Socrate insiste sur ce point : « J’ai peur que tu ne penses que l’ardeur qui m’anime vise, non pas à rendre parfaitement clair le sujet de notre discussion, mais bien à te critiquer. » (457e)

« En fait, j’estime qu’il y a plus grand avantage à être réfuté, dans la mesure où se débarrasser du pire des maux fait plus de bien qu’en délivrer autrui.» (458a)

« Quelque chose m’étonne dans ce que tu dis. D’ailleurs, il est probable que tu as raison, et que je n’ai pas bien saisi. » (458e)

« Je t’ai dit que, si tu considérais, comme moi, qu’il y avait profit à être réfuté, c’était la peine de discuter, mais que sinon, le mieux était de laisser tomber. » (461a)
« Voilà, si la discussion que nous avons eue t’intéresse, si tu veux y apporter des correctifs, je te l’ai déjà dit, reprends ce qui te paraît être faux: tour à tour, interroge et puis laisse-toi interroger, réfute et laisse-toi réfuter, comme nous l’avons fait, Gorgias et moi. » (462a)

« Allons, n’aie pas peur de te fatiguer pour rendre service à un ami: je t’en prie réfute-moi. » (470c)


« Commençons par voir tout de suite quel est le point précis sur lequel porte la discussion (d), (...) le point sur lequel nous ne sommes pas d’accord. » (472c)

« Je ne sais produire qu’un seul témoignage en faveur de ce que je dis, c’est celui de mon interlocuteur. » (474a)

« Regarde bien Polos, ma réfutation à côté de ta réfutation; si on les compare, elles ne se ressemblent en rien. Pourtant avec ta réfutation, tout le monde est d’accord, sauf moi. (a) Tandis que moi, quand je te réfute, je me contente de ton accord et de ton témoignage. Aussi, c’est toi, et toi seul, que je fais voter - les autres, je les envoie promener. » (475e-476a)
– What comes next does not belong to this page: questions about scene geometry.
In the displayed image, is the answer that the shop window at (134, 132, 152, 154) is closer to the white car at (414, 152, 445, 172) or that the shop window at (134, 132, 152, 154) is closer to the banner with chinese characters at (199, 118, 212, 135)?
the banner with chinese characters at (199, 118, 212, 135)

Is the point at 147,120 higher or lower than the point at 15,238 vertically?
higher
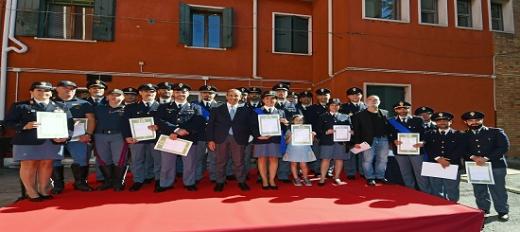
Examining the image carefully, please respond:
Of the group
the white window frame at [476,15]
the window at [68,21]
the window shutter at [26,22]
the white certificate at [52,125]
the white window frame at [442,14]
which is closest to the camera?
the white certificate at [52,125]

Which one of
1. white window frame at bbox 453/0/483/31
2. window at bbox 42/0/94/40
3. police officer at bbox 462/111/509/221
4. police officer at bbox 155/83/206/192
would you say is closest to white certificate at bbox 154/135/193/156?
police officer at bbox 155/83/206/192

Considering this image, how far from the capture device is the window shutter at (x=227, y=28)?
10.9m

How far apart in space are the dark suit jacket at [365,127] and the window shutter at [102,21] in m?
8.26

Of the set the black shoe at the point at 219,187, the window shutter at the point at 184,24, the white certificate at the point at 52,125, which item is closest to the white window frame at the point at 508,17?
the window shutter at the point at 184,24

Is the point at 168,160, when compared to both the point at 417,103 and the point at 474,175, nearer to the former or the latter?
the point at 474,175

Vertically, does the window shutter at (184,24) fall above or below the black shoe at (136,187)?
above

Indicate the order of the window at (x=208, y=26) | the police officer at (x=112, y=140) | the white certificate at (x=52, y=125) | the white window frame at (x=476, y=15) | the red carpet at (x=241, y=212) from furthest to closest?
the window at (x=208, y=26), the white window frame at (x=476, y=15), the police officer at (x=112, y=140), the white certificate at (x=52, y=125), the red carpet at (x=241, y=212)

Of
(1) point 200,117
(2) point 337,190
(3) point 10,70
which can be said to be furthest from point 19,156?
(3) point 10,70

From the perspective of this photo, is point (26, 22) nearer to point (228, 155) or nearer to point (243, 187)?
point (228, 155)

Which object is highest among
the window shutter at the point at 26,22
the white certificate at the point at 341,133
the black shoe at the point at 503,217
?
the window shutter at the point at 26,22

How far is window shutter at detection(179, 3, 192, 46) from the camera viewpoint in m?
10.6

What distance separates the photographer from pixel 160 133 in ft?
16.9

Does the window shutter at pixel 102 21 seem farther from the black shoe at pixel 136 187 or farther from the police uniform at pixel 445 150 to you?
the police uniform at pixel 445 150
« Je suis convaincu que si on doit contrôler une âme et la mettre à l’épreuve pour voir si elle vit bien ou mal, il faut avoir trois qualités; or toi, Calliclès, tu les as toutes les trois. Il s’agit de la compétence, de la bienveillance et de la
franchise. » (486e-487a)

« Calliclès, tu es en train de démolir tout ce qui avait été dit avant, et tu n’aurais même plus les qualités requises pour chercher avec moi ce qui est vrai si tu te mets à dire des choses contraires à ce que tu penses. » (495a)

« Car moi, je ne suis pas sûr de la vérité de ce que je dis, mais je cherche en commun avec vous, de sorte que, si on me fait une objection qui me paraît vraie, je serai le premier à être d’accord. Bien sûr, je parle comme cela en pensant qu’il faut pousser cette discussion jusqu’à son terme. » (506a)

Ces règles du dialogue, à la fois méthodologiques et éthiques sont très pécieuses et, aujourd’hui encore, elles président à tout échange effectivement ordonné à la recherche de la vérité.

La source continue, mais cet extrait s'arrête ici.